加賀蒔絵の展示についてもお話いただきました。加賀蒔絵は非常に質の高い伝統工芸ですが、そもそも漆の器が家庭で使われなくなっているいま、何をしたら人の興味が向くのか?工房を見学させてもらったところ、工程の繊細さと、道具の面白さに感銘を受けたと言います。

「卵の殻、貝殻、金箔など、蒔絵の工程の中で使う道具がとにかく面白かった。細部にまで神経が行き届いた仕事をするために、器以前に道具から手作りすることもあると聞いて興奮しました。昔は技が盗まれないように、ひとつの仕事が終わるたびに道具を折って捨てたことすらあったそうで、『道具』を通して加賀蒔絵の奥深さを伝える展示を行いました」。

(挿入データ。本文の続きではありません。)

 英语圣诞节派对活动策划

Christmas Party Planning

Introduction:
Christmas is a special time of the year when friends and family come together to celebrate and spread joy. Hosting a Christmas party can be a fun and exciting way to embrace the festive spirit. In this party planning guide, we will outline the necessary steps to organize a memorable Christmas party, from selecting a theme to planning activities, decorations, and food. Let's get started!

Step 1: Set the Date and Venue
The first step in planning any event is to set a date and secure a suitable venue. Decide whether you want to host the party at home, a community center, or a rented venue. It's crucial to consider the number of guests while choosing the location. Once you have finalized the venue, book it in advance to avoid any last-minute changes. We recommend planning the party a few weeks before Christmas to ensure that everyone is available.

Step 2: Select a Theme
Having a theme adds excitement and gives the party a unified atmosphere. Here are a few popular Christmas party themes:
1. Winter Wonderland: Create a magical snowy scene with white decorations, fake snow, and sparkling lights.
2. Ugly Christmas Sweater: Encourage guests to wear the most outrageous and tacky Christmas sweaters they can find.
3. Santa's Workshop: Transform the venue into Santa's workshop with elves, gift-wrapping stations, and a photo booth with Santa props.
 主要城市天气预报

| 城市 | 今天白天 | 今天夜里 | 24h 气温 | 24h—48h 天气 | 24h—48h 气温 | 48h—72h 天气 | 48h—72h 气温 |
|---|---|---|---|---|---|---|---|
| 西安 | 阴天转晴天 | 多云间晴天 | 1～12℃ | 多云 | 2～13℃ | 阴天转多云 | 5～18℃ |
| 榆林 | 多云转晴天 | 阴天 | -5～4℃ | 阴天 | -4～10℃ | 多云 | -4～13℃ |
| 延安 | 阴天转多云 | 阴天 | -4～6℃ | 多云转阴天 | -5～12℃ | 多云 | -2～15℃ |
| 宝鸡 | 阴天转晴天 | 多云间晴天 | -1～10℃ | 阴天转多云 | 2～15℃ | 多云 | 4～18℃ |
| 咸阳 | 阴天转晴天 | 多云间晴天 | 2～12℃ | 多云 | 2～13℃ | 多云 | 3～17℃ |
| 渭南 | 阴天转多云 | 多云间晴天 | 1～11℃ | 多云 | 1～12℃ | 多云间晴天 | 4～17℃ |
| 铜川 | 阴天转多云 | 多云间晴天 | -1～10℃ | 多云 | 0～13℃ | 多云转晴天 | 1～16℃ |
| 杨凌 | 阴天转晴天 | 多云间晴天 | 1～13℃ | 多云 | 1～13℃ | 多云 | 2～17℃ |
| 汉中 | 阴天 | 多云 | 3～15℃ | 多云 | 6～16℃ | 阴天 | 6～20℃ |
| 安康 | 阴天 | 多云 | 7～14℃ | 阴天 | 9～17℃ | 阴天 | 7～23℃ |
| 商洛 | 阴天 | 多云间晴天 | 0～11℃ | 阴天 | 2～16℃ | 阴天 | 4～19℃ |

また水口さんの仕事のやり方や考え方は、金沢から影響を受けていると言います。
「加賀百万石を築いた前田利家は、茶道など文化面にも造詣が深かったことから、金沢が伝統文化を持つ街となった礎を築いたと言われています。職人を輩出し続けていたり、ものづくりに取り組む姿勢が脈々とある。金沢は雨や雪が多いので室内にこもることも増えますし、じっくり丁寧に、粘り強く制作に取り組むのに向いている環境がある。僕自身も『一発当てたい、派手なものを作って注目されたい』という気持ちは全然ないので、自分の素地はやはり街の影響を受けていると思うんです」。

豊富な選択肢が叶える、自分らしい暮らし。

それでは住む場所としての金沢はどうなのでしょうか。
水口さんは金沢に事務所を構えるにあたり、東京で働いていたスタッフを送り込んだのですが、その長崎出身のスタッフは、事務所を辞めて独立した今も、金沢が気に入り、この街で3人の子育てをしています。

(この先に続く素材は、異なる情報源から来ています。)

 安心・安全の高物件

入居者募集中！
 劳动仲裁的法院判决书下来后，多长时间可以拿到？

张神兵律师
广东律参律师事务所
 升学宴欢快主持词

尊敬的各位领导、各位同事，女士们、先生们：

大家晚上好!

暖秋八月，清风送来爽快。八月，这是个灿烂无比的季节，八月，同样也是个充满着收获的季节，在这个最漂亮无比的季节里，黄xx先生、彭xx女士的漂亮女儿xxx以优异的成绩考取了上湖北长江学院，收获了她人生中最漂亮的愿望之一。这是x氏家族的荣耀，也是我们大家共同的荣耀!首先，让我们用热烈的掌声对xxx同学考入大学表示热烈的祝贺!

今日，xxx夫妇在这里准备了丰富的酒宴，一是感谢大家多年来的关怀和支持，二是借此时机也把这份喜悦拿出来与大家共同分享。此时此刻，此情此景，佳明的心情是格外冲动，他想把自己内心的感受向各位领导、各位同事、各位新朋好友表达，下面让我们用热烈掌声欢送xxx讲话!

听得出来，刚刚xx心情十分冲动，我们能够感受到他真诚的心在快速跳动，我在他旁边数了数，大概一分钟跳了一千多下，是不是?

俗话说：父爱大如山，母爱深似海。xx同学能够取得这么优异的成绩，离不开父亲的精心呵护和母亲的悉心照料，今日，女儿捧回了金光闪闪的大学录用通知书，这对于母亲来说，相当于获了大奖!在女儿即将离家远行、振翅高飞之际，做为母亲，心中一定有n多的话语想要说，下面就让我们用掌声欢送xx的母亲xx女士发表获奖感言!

「子育てをされる方は、何を大事にしたいか、何を持って幸せと考えるかが大切だと思います。自然が豊かなことと、学校や塾が充実していること、どちらが正解ということでもないですよね。金沢はハードな受験勉強をしようというムードは東京に比べて少ないですし、そういう意味では大らかでストレスにさらされにくいのかもしれません」。

また、遊びの面でも東京は選択肢が多いと感じますが、実はそうでもないのではないか?と興味深いご指摘も。「金沢は川に行ける。海も山も近くにある。温泉もある。文化やアートに触れられる。買物もできる…と1時間くらいの範囲で楽しめることのバリエーションが豊かですし、選択肢はむしろ多いのかもしれません」。

多彩な魅力が凝縮されながらも、東京にも大阪にも2時間半程度で行かれる街、金沢。
金沢は、事前に理想のライフスタイルを思い描いて叶えることもできるし、住み始めてから好みのライフスタイルを組み立てていくこともできる場所だと、水口さんは思っているそうです。